Romain Testuz, a graduate student in the Swiss Federal Institute of Technology in Lausanne's Laboratory for Computer Graphics and Geometrics has developed an algorithm that automatically translates a three-dimensional (3D) representation into Lego pieces. Testuz's software takes 3D images and converts them into a detailed level-by-level plan of how to build the design using Legos. The algorithm starts with the smallest bricks and works up to the largest bricks, and if the bricks do not fit, the model will not work. Testuz and his supervisor, Yuliy Schwartzburg, use graph theory to address structural weaknesses, depicting each piece by a top and each connection by an edge to automatically pinpoint weak spots in the structure. In addition, the software offers construction solutions based on available materials. "The first challenge was to find research that had been conducted on this subject and to understand what wasn't working in pursuit of a better solution," Testuz says. He notes the software also enables users to choose the color of the model or any part of it.

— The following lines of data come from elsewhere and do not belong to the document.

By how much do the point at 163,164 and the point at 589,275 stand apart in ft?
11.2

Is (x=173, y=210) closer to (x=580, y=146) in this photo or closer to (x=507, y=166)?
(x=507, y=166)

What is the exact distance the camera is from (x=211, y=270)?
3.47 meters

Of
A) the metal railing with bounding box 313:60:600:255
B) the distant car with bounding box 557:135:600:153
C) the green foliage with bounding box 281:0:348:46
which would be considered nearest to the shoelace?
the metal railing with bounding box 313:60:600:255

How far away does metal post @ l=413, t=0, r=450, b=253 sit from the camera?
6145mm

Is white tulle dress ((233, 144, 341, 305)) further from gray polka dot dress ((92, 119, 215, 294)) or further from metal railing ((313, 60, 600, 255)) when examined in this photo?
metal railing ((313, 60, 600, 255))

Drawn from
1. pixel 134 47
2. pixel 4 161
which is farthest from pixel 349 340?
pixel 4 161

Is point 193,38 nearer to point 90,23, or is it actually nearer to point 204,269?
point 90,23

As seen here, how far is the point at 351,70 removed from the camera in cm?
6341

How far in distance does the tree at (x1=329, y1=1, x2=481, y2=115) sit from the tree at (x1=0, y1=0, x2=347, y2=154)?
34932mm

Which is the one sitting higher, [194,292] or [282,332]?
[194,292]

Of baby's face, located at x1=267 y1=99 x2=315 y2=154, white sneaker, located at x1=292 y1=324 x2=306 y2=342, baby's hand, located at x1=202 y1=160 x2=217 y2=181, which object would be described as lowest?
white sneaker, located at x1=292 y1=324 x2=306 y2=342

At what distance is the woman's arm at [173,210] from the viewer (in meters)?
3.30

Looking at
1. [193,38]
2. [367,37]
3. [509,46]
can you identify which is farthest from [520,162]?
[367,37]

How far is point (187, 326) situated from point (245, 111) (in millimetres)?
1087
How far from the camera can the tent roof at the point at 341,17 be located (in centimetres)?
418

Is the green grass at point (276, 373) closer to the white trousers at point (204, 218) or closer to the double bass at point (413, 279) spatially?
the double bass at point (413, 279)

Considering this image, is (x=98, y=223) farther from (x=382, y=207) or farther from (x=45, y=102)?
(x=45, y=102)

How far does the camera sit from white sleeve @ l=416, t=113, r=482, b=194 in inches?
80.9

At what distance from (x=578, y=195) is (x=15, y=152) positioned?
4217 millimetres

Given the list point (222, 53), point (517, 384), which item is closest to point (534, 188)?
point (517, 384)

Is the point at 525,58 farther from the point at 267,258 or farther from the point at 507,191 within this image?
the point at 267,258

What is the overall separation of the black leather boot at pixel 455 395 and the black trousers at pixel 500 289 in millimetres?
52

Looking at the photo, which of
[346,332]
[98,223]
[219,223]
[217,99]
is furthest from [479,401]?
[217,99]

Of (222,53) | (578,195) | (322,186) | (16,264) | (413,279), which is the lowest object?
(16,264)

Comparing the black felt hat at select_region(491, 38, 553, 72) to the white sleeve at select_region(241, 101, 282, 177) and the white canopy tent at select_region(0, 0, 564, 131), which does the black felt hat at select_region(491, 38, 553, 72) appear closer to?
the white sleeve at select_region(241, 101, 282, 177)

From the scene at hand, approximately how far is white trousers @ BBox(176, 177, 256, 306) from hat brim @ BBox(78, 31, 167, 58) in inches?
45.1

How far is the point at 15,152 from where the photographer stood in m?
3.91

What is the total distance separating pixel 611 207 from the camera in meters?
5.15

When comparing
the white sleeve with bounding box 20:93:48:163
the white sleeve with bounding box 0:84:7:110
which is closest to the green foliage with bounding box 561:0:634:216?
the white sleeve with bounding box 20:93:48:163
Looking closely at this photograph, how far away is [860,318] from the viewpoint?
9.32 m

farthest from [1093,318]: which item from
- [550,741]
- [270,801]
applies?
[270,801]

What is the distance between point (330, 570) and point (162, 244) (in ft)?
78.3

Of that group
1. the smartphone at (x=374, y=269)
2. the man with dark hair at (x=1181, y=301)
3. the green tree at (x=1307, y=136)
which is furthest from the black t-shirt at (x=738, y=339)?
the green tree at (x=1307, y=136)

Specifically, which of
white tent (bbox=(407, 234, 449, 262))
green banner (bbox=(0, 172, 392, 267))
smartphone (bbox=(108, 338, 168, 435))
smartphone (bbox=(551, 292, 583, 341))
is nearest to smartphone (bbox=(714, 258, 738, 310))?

Green500 Founder on Getting to Exascale: 'Something's Gotta Change'
Green Computing Report (07/05/13) Tiffany Trader

Green500 founder and Virginia Tech professor Wu Feng says the latest Green500 rankings of the world's most energy-efficient supercomputers show impressive activity at the top of the list, but overall energy-efficiency numbers are not encouraging for exascale projections. "The biggest thing that has come out over the last year and a half is that at the top of the list, the energy efficiency is increasing much faster than the mean and the median of the Green500...but that's only for the top-end machines, the rest of the list is really not improving that much," Feng says. The 50 most energy-efficient supercomputers are primarily custom homogeneous BlueGeneQ systems or heterogeneous systems with graphics-processing units or coprocessors, with only a few homogeneous commodity-based central-processing units. Power consumption is still rising, Feng notes, and efficiencies are only improving because more is being done with the power used. Feng says we are on an unsustainable path of having an exaflop supercomputer that consumes 300 megawatts or more. "We can work on continuing to make the systems more energy-efficient by bringing the power consumption down, but ultimately something's gotta change," he says. "It's part of our mission to ensure that supercomputers are only simulating climate change and not creating it."